**WHAT TO PRODUCE**
Write out every row below word for word, leaving the pictures out.

=== Section Start ===

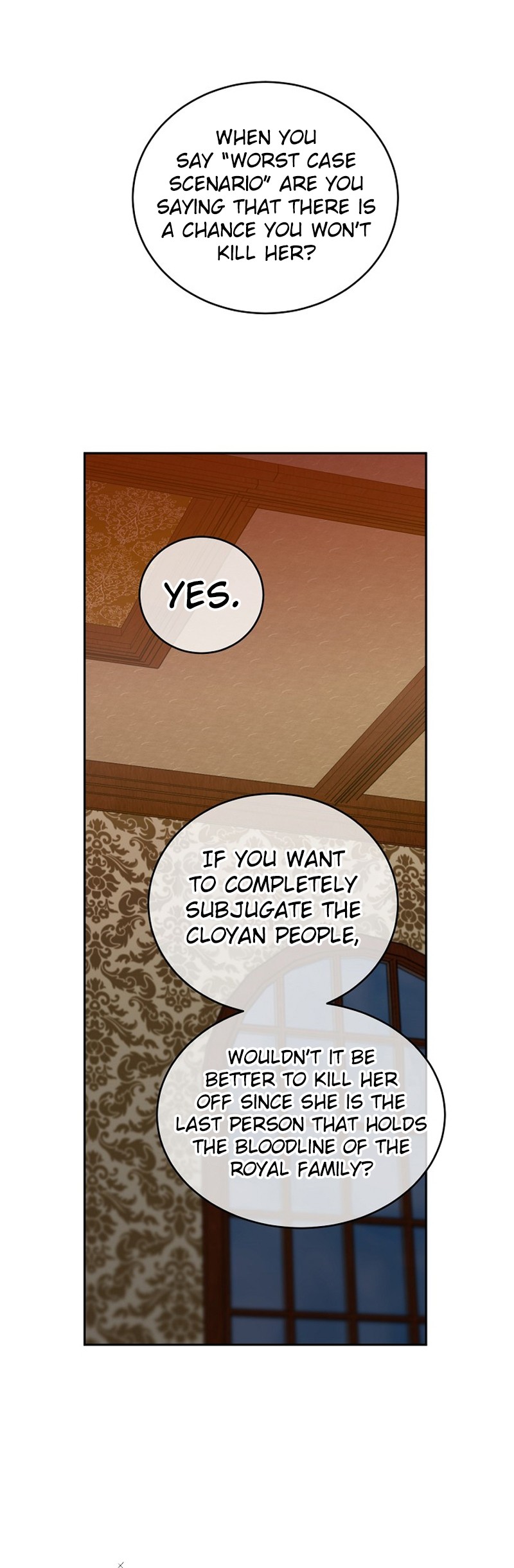 A Capable Maid chapter 6 page 41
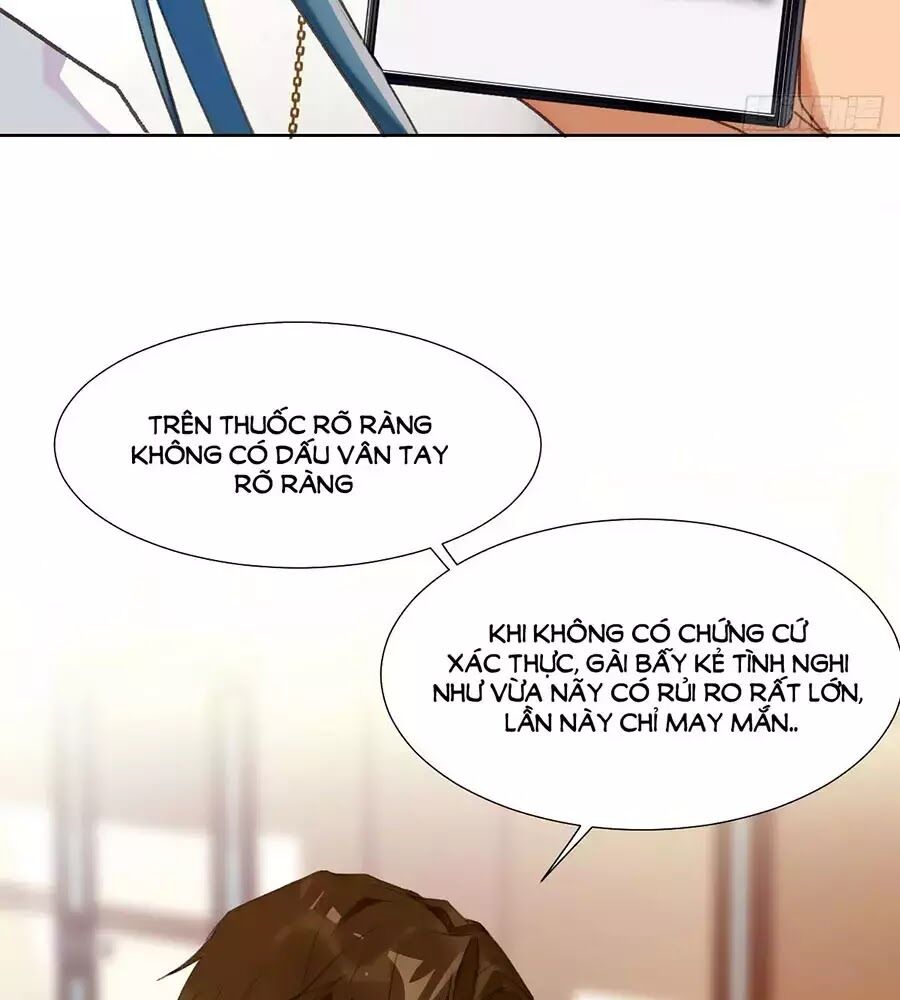 Quan Hệ Không Hoàn Hảo - Chương 17 - Trang 59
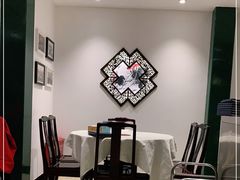 包厢-东来顺饭庄(王府井步行街店)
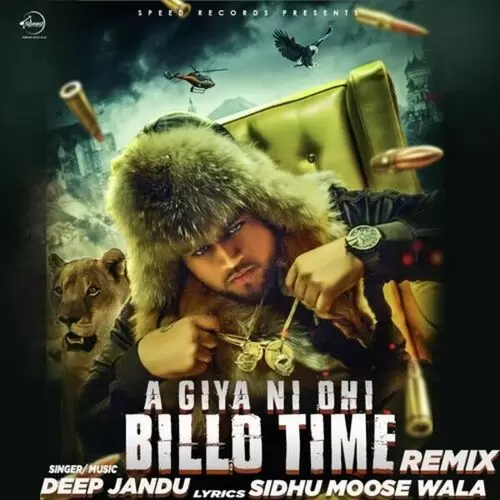 Aa Giya Ni Ohi Billo Time Remix Deep Jandu Mp3 Download Song - Mr-Punjab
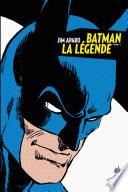 Jim Aparo - Batman la légende - Tome 2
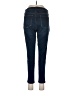 Jessica Simpson Solid Blue Jeans Size 10 - photo 2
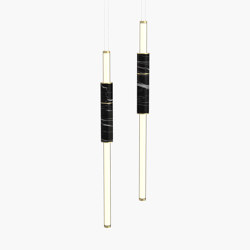 Light Pipe S 58-05 - Black, Brushed Brass |  | _test blob_id 4.5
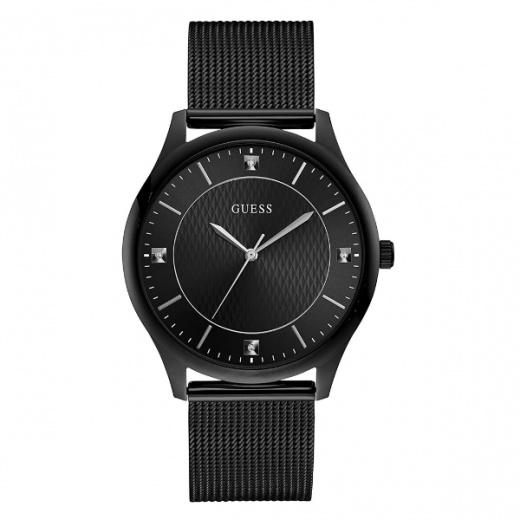 Мужские часы GUESS GW0069G3 купить в Timebar с бесплатной доставкой по Украине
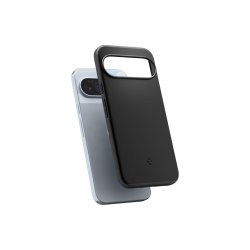 Spigen Thin Fit Mag MagSafe cover til Google Pixel 10 Pro XL Black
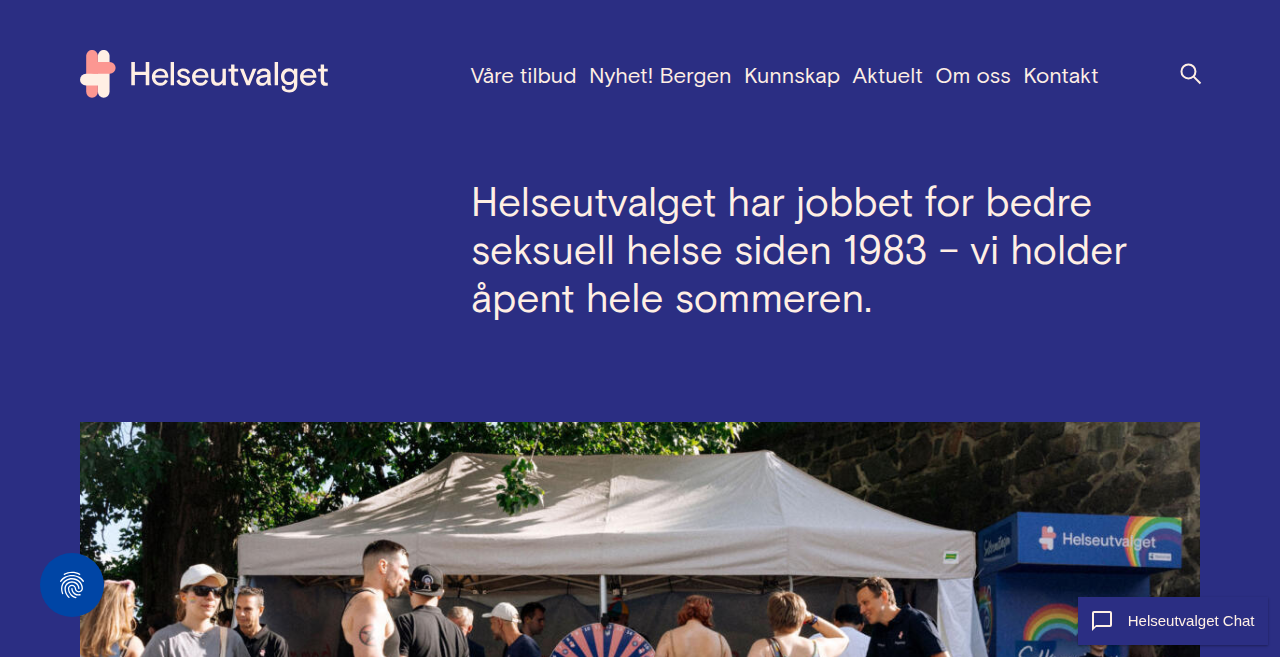 Helseutvalget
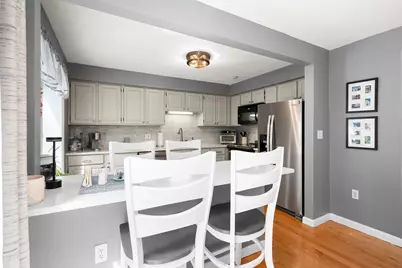 803 Foxwood Circle #803, Peabody, MA 01960 - Photo 12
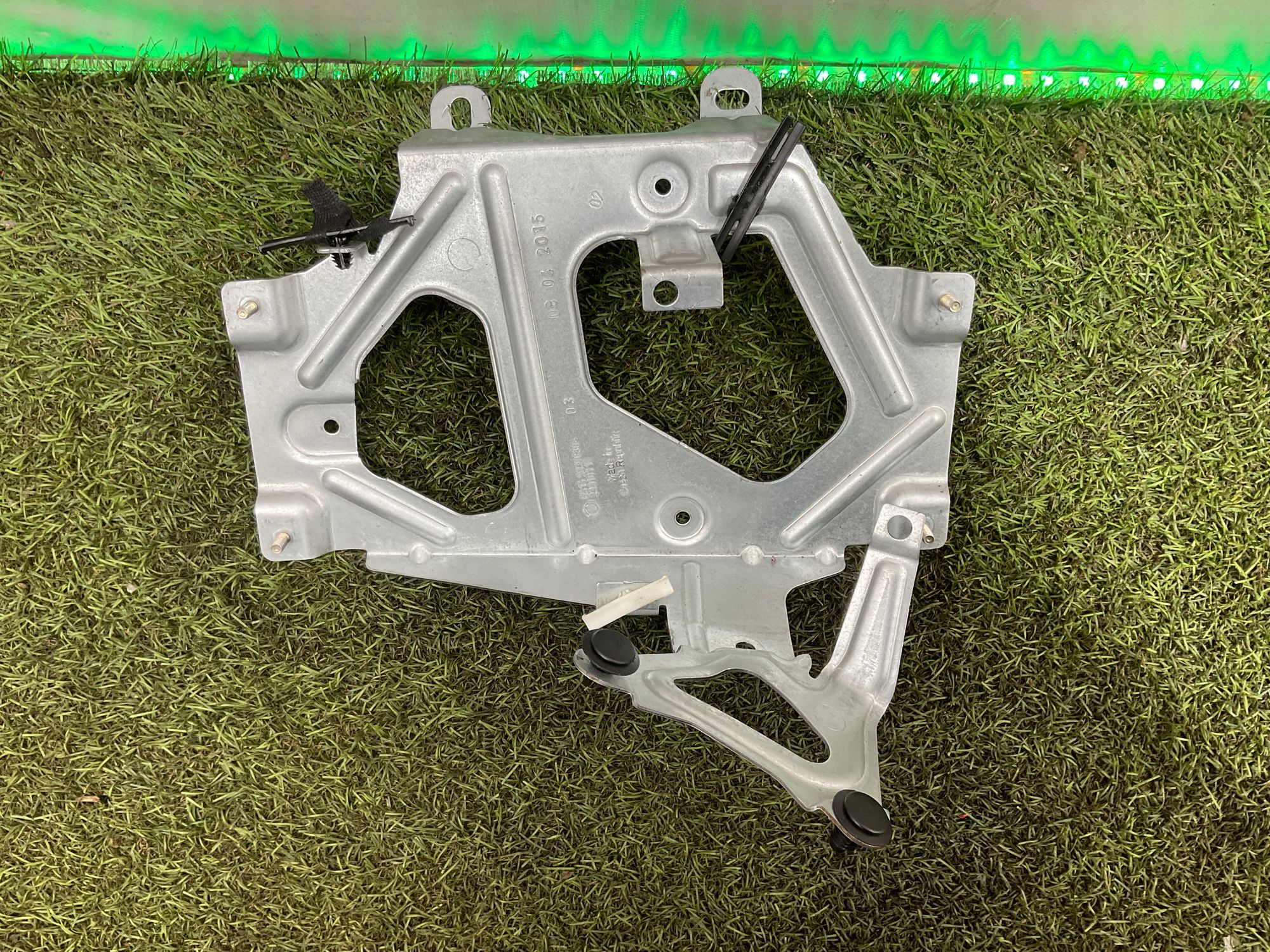 Держатель модуля ТВ BMW 6 серия F06 рестайлинг 2017, 1000 рублей, Москва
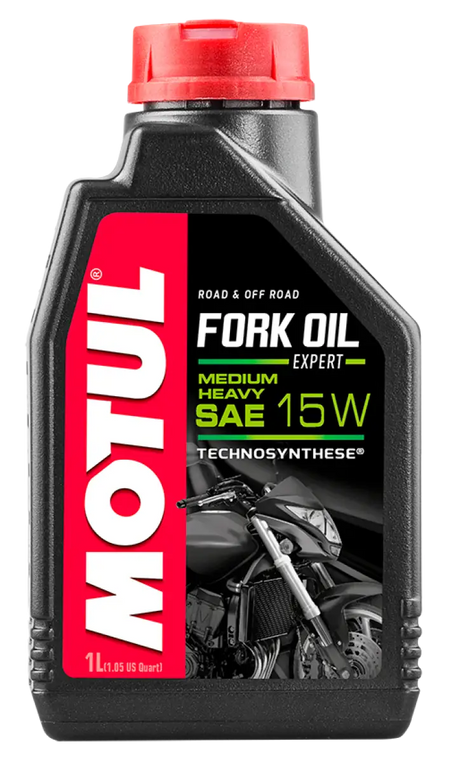 105931 Motul Fork Oil Expert 15W 1 L 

=== Section End ===

**ANSWER SECTION**
 A Capable Maid chapter 6 page 41
 Quan Hệ Không Hoàn Hảo - Chương 17 - Trang 59
 包厢-东来顺饭庄(王府井步行街店)
 Aa Giya Ni Ohi Billo Time Remix Deep Jandu Mp3 Download Song - Mr-Punjab
 Jim Aparo - Batman la légende - Tome 2
 Jessica Simpson Solid Blue Jeans Size 10 - photo 2
 Light Pipe S 58-05 - Black, Brushed Brass |  | _test blob_id 4.5
 Мужские часы GUESS GW0069G3 купить в Timebar с бесплатной доставкой по Украине
 Spigen Thin Fit Mag MagSafe cover til Google Pixel 10 Pro XL Black
 Helseutvalget
 803 Foxwood Circle #803, Peabody, MA 01960 - Photo 12
 Держатель модуля ТВ BMW 6 серия F06 рестайлинг 2017, 1000 рублей, Москва
 105931 Motul Fork Oil Expert 15W 1 L 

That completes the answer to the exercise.